This was a Bookbub title I picked up for free, but it was worth so much more than the nonexistent price I paid. This is one of only a couple of ebook titles I’ve read that I may try to obtain in actual paper (the others are Audacity and The Amazing Adventures of Kavalier and Clay).
Dragon of Ash and Stars is a beautifully written coming of age story, with a unique voice (the narrator is a dragon). The world building is rich, the details exquisite, and the story reminiscent of Black Beauty. The main character is complex, realistically flawed, and extraordinarily sympathetic despite (or perhaps as a result of) feeling distinctly not-human.
If you’re into fantasy, I’d strongly recommend this book.
A nice little fantasy with interesting characters and some great description. I thoroughly enjoyed it up until close to the end. Then I got a bit weirded out by the bizarre religious rituals and the suggestion that thirteen is old enough to be a mother–of any kind.
Still, a fun read, that traditional fantasy lovers would probably like.
This was a lighthearted mystery with fun characters and ridiculous predicaments that kept me laughing, but never quite crossed over to unbelievable. I may try to check out more in the series.
At the beginning of this story, I felt disoriented and unconnected from the characters. I almost gave up on the book.
I’m glad I didn’t. While the character development wasn’t as rich as I’d prefer, it got better. The real strength of the piece, though, was the exploration of how two radically different cultures might interact at first contact (and how politics would play into that interaction).
Well worth reading.
I enjoyed this story about a young woman with a serious medical problem and the young man who befriends her at her new school even though it could have used a better copy edit. It also leaned a bit too heavily on Twilight for my taste.
Still, a fun read with some interesting characters.

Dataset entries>
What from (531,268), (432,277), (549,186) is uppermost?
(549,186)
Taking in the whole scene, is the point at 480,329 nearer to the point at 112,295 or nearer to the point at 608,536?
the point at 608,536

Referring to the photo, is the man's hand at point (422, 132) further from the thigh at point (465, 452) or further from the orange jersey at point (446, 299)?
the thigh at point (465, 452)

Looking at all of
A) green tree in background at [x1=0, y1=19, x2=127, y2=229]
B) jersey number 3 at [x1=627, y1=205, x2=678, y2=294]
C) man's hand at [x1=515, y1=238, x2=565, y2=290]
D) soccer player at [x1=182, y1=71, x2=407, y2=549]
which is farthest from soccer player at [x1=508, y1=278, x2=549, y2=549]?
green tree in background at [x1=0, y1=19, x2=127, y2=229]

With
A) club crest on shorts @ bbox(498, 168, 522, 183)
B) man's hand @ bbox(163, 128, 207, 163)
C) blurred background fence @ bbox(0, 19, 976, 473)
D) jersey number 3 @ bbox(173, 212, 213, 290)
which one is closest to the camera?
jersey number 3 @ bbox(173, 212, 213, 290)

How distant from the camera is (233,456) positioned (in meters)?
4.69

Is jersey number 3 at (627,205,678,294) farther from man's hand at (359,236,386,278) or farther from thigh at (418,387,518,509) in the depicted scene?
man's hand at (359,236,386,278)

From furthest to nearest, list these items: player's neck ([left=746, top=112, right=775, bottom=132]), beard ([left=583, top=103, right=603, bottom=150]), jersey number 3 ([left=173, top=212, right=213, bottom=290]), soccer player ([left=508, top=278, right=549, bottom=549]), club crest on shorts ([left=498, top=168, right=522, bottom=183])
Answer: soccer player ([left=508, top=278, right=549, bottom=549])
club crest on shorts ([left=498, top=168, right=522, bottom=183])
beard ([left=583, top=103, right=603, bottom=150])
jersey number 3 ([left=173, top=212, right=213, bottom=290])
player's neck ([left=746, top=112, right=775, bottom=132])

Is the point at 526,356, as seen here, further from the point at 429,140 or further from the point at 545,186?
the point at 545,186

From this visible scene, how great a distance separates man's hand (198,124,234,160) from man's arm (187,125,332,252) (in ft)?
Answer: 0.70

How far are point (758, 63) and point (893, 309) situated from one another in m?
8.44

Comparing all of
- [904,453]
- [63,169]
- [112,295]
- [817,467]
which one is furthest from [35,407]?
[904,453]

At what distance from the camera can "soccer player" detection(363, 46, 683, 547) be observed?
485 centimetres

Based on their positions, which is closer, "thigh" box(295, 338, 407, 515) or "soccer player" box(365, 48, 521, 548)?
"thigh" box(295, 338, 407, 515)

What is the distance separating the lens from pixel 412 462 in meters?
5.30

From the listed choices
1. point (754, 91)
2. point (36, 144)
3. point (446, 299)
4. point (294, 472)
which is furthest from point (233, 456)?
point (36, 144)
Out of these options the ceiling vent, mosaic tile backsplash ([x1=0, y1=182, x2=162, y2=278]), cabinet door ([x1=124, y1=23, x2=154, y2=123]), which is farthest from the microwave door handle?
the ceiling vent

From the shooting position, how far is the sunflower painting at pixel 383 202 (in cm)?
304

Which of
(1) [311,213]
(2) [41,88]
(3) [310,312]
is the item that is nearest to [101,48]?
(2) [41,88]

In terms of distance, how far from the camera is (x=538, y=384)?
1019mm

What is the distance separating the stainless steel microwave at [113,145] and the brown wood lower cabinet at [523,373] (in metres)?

List of tasks>
[A] According to the book reviews, who is the narrator of Dragon of Ash and Stars?
[B] Continue the book reviews from the point where they stop.

Exercise answers>
[A] A dragon.

[B]
I enjoyed this dip into the life of a young woman who can tell what everyone around her is thinking. I did find myself wondering why her grandma didn’t prepare her better for the world she was getting into, and why she was so quick to trust a pretty face–though that was explained (but not entirely to my satisfaction) later.
Still, it’s a fun, almost light–if any dystopian novel could be called light–read. I may try to pick up the sequel if I get past my frustration with an ending that’s a blatant ad for the next book.
I meant to get a book on writing children’s lit from the library, but it wasn’t in, and this was near the empty spot in the stacks (with the “chick lit” part of the title conveniently covered by the library’s bar code). So I picked it up.
I’m glad I did. I’m not sure there’s any advice in here that I hadn’t already heard, but I loved the solid encouragement. Ms. Jacobs and Ms. Mlynowski keep their advice light, but practical, and they wrap the whole book in the attitude that writing novels (and getting them published) is an attainable career path. Maybe not an easy career path, but a possible one.
Plus, they do all this with wit and humor (made me laugh out loud at least twice–had to attempt to explain the jokes to J. and botched the translation–ah, the joys of a multicultural household). They included lots of good examples and a couple of lovely bibliographies, too.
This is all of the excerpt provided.